[A block of data]

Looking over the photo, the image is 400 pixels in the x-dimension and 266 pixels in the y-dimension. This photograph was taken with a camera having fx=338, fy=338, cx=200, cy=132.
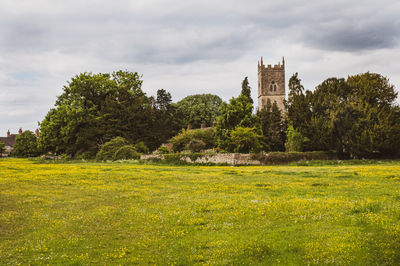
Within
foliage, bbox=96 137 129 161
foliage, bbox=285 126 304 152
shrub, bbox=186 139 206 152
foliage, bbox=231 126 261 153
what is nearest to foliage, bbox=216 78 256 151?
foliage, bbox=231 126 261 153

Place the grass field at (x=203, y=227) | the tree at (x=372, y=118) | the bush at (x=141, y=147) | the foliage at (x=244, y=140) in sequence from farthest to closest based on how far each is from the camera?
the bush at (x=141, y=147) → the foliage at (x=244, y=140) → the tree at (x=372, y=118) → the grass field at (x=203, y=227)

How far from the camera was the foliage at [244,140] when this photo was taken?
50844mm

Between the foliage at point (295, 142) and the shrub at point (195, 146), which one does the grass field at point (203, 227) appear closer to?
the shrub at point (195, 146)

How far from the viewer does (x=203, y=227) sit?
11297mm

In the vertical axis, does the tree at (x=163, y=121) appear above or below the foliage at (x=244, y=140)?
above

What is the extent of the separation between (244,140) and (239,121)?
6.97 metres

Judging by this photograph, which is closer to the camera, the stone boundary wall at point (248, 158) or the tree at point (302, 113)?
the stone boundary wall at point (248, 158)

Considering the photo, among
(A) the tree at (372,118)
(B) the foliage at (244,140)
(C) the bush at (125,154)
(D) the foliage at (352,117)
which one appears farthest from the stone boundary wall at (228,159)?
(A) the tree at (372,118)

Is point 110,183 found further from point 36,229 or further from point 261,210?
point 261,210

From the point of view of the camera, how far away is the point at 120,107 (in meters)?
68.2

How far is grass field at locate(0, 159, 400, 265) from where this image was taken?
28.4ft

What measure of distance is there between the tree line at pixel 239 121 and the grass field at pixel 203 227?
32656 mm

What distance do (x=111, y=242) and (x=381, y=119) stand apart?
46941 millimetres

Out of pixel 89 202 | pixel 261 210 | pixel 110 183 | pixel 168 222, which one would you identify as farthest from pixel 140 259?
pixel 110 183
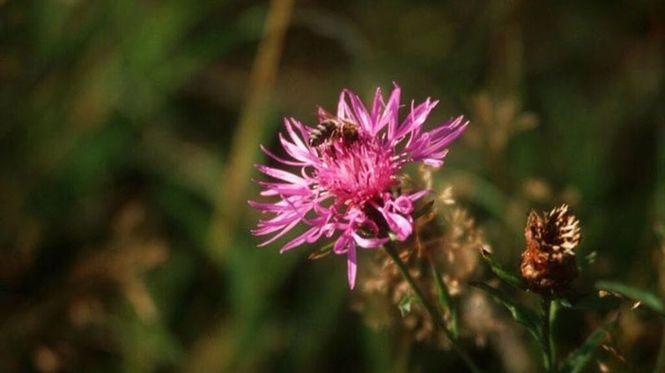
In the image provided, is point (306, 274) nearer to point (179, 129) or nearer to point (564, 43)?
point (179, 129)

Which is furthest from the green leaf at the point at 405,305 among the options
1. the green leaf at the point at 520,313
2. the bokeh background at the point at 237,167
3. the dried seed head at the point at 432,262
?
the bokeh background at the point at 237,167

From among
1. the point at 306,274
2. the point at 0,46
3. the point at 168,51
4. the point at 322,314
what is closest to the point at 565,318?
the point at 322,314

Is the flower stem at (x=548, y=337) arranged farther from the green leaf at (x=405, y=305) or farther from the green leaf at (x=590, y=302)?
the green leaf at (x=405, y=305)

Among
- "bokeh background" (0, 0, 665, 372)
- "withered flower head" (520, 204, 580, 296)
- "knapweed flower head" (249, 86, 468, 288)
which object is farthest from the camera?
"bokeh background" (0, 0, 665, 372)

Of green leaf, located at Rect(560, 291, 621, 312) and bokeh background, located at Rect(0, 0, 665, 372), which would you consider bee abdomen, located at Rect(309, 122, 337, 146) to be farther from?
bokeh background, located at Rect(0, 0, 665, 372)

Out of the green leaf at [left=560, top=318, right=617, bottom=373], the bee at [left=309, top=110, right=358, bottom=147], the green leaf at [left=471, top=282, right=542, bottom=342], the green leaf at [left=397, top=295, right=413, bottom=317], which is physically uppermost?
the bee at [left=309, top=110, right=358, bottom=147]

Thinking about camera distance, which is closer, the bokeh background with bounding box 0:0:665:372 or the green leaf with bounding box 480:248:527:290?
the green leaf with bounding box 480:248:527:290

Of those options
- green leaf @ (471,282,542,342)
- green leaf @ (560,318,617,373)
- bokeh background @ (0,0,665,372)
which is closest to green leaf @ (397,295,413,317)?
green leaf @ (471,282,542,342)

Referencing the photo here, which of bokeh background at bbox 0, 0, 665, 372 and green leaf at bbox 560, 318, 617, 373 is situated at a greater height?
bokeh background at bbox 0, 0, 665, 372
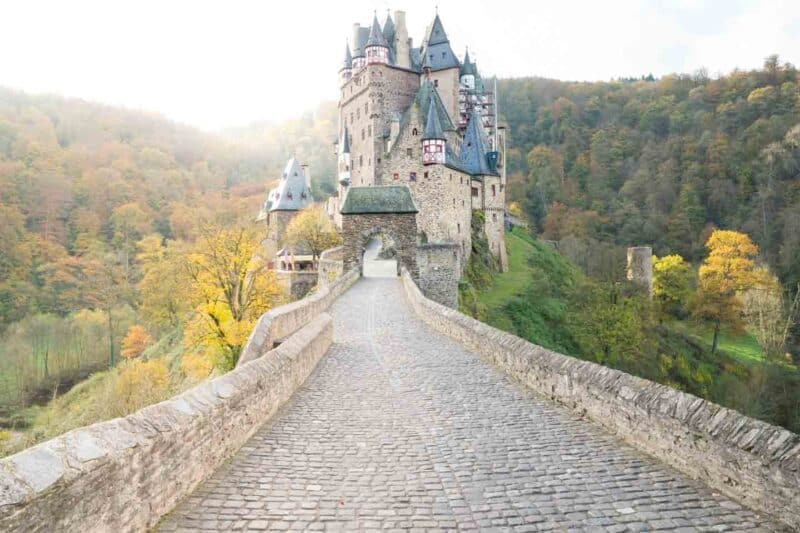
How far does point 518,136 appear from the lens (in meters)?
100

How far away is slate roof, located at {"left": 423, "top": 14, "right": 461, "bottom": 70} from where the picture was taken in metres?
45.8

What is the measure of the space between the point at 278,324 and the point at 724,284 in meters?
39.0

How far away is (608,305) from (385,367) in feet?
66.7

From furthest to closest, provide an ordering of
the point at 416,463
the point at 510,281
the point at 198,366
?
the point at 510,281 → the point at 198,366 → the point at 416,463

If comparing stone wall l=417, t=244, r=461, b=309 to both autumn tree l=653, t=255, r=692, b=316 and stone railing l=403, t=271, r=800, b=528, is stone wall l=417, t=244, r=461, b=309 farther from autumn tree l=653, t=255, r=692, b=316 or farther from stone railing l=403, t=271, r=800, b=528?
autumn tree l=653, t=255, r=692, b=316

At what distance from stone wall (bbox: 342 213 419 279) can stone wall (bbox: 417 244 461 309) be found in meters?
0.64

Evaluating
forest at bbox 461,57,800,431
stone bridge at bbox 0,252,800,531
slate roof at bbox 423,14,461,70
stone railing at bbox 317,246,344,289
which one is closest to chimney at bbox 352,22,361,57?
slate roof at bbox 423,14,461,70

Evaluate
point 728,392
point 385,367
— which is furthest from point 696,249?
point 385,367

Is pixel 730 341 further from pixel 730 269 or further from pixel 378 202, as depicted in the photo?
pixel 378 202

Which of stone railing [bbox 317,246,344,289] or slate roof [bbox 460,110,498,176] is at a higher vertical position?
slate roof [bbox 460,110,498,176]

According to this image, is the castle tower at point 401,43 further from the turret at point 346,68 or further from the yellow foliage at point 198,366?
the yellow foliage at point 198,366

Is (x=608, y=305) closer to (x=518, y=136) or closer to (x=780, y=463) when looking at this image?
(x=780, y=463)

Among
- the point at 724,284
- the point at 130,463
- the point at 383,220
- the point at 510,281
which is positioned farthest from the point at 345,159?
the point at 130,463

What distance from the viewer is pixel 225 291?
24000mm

=== Aim of the exercise ===
Leave out the pictures and copy the rest of the material above exactly.

=== Result for this task ===
Looking over the photo, the image is 400 pixels in the x-dimension and 266 pixels in the y-dimension. This photograph was taken with a camera having fx=338, fy=338, cx=200, cy=132.
Within
foliage, bbox=96 137 129 161
foliage, bbox=285 126 304 152
shrub, bbox=186 139 206 152
foliage, bbox=231 126 261 153
what is nearest to foliage, bbox=216 78 256 151?
foliage, bbox=231 126 261 153

Place the grass field at (x=203, y=227) | the tree at (x=372, y=118) | the bush at (x=141, y=147) | the foliage at (x=244, y=140) in sequence from farthest to closest based on how far each is from the camera?
the bush at (x=141, y=147) → the foliage at (x=244, y=140) → the tree at (x=372, y=118) → the grass field at (x=203, y=227)

How far from the camera was the foliage at [244,140] when this photo was taken?
50844mm

Between the foliage at point (295, 142) and the shrub at point (195, 146), which one does the grass field at point (203, 227) appear closer to?
the shrub at point (195, 146)

How far from the viewer does (x=203, y=227) sit?
11297mm

In the vertical axis, does the tree at (x=163, y=121) appear above or below the foliage at (x=244, y=140)?
above

What is the extent of the separation between (244,140) and (239,121)?
6.97 metres

Judging by this photograph, which is closer to the camera, the stone boundary wall at point (248, 158) or the tree at point (302, 113)?
the stone boundary wall at point (248, 158)

Considering the photo, among
(A) the tree at (372,118)
(B) the foliage at (244,140)
(C) the bush at (125,154)
(D) the foliage at (352,117)
which one appears farthest from the stone boundary wall at (228,159)?
(A) the tree at (372,118)

Is point 110,183 found further from point 36,229 or further from point 261,210?
point 261,210

From the point of view of the camera, how far away is the point at 120,107 (in meters)?
68.2

How far is grass field at locate(0, 159, 400, 265) from where this image was taken?
28.4ft

What measure of distance is there between the tree line at pixel 239 121 and the grass field at pixel 203 227?
32656 mm

What distance do (x=111, y=242) and (x=381, y=119) stand apart?
46941 millimetres

Out of pixel 89 202 | pixel 261 210 | pixel 110 183 | pixel 168 222, which one would you identify as farthest from pixel 140 259?
pixel 110 183
In the image provided, is point (306, 274) nearer to point (179, 129) or nearer to point (564, 43)?
point (179, 129)

Which is furthest from the green leaf at the point at 405,305 among the options
1. the green leaf at the point at 520,313
2. the bokeh background at the point at 237,167
3. the dried seed head at the point at 432,262
?
the bokeh background at the point at 237,167

From among
1. the point at 306,274
2. the point at 0,46
3. the point at 168,51
4. the point at 322,314
what is closest to the point at 565,318?
the point at 322,314

Is the flower stem at (x=548, y=337) arranged farther from the green leaf at (x=405, y=305) or farther from the green leaf at (x=590, y=302)?
the green leaf at (x=405, y=305)

Among
- "bokeh background" (0, 0, 665, 372)
- "withered flower head" (520, 204, 580, 296)
- "knapweed flower head" (249, 86, 468, 288)
which object is farthest from the camera?
"bokeh background" (0, 0, 665, 372)

Of green leaf, located at Rect(560, 291, 621, 312) and bokeh background, located at Rect(0, 0, 665, 372), which would you consider bee abdomen, located at Rect(309, 122, 337, 146) to be farther from?
bokeh background, located at Rect(0, 0, 665, 372)

Out of the green leaf at [left=560, top=318, right=617, bottom=373], the bee at [left=309, top=110, right=358, bottom=147], the green leaf at [left=471, top=282, right=542, bottom=342], the green leaf at [left=397, top=295, right=413, bottom=317], which is physically uppermost?
the bee at [left=309, top=110, right=358, bottom=147]

Thinking about camera distance, which is closer, the bokeh background with bounding box 0:0:665:372 or the green leaf with bounding box 480:248:527:290?
the green leaf with bounding box 480:248:527:290

Of those options
- green leaf @ (471,282,542,342)
- green leaf @ (560,318,617,373)
- bokeh background @ (0,0,665,372)
which is closest to green leaf @ (397,295,413,317)?
green leaf @ (471,282,542,342)

Referencing the photo here, which of bokeh background at bbox 0, 0, 665, 372 and green leaf at bbox 560, 318, 617, 373 is situated at a greater height?
bokeh background at bbox 0, 0, 665, 372
How far does point 518,136 appear from the lens (in meters)?
100

How far away is slate roof, located at {"left": 423, "top": 14, "right": 461, "bottom": 70} from where the picture was taken in metres?
45.8

What is the measure of the space between the point at 278,324 and the point at 724,284 in meters?
39.0

How far away is (608,305) from (385,367) in feet?
66.7

From furthest to closest, provide an ordering of
the point at 416,463
the point at 510,281
the point at 198,366
?
the point at 510,281 → the point at 198,366 → the point at 416,463

If comparing stone wall l=417, t=244, r=461, b=309 to both autumn tree l=653, t=255, r=692, b=316 and stone railing l=403, t=271, r=800, b=528, is stone wall l=417, t=244, r=461, b=309 farther from autumn tree l=653, t=255, r=692, b=316 or farther from stone railing l=403, t=271, r=800, b=528?
autumn tree l=653, t=255, r=692, b=316

At what distance from stone wall (bbox: 342 213 419 279) can stone wall (bbox: 417 244 461 309) be found in meters?
0.64

Evaluating
forest at bbox 461,57,800,431
stone bridge at bbox 0,252,800,531
slate roof at bbox 423,14,461,70
stone railing at bbox 317,246,344,289
which one is closest to chimney at bbox 352,22,361,57?
slate roof at bbox 423,14,461,70

Evaluate
point 728,392
point 385,367
— which is furthest from point 696,249?
point 385,367

Is pixel 730 341 further from pixel 730 269 or further from pixel 378 202, as depicted in the photo?
pixel 378 202

Which of stone railing [bbox 317,246,344,289] or slate roof [bbox 460,110,498,176] is at a higher vertical position?
slate roof [bbox 460,110,498,176]

According to this image, is the castle tower at point 401,43 further from the turret at point 346,68 or further from the yellow foliage at point 198,366?
the yellow foliage at point 198,366

Is (x=608, y=305) closer to (x=518, y=136) or closer to (x=780, y=463) when looking at this image?
(x=780, y=463)

Among
- the point at 724,284
- the point at 130,463
- the point at 383,220
- the point at 510,281
which is positioned farthest from the point at 345,159?
the point at 130,463

What distance from the viewer is pixel 225 291?
24000mm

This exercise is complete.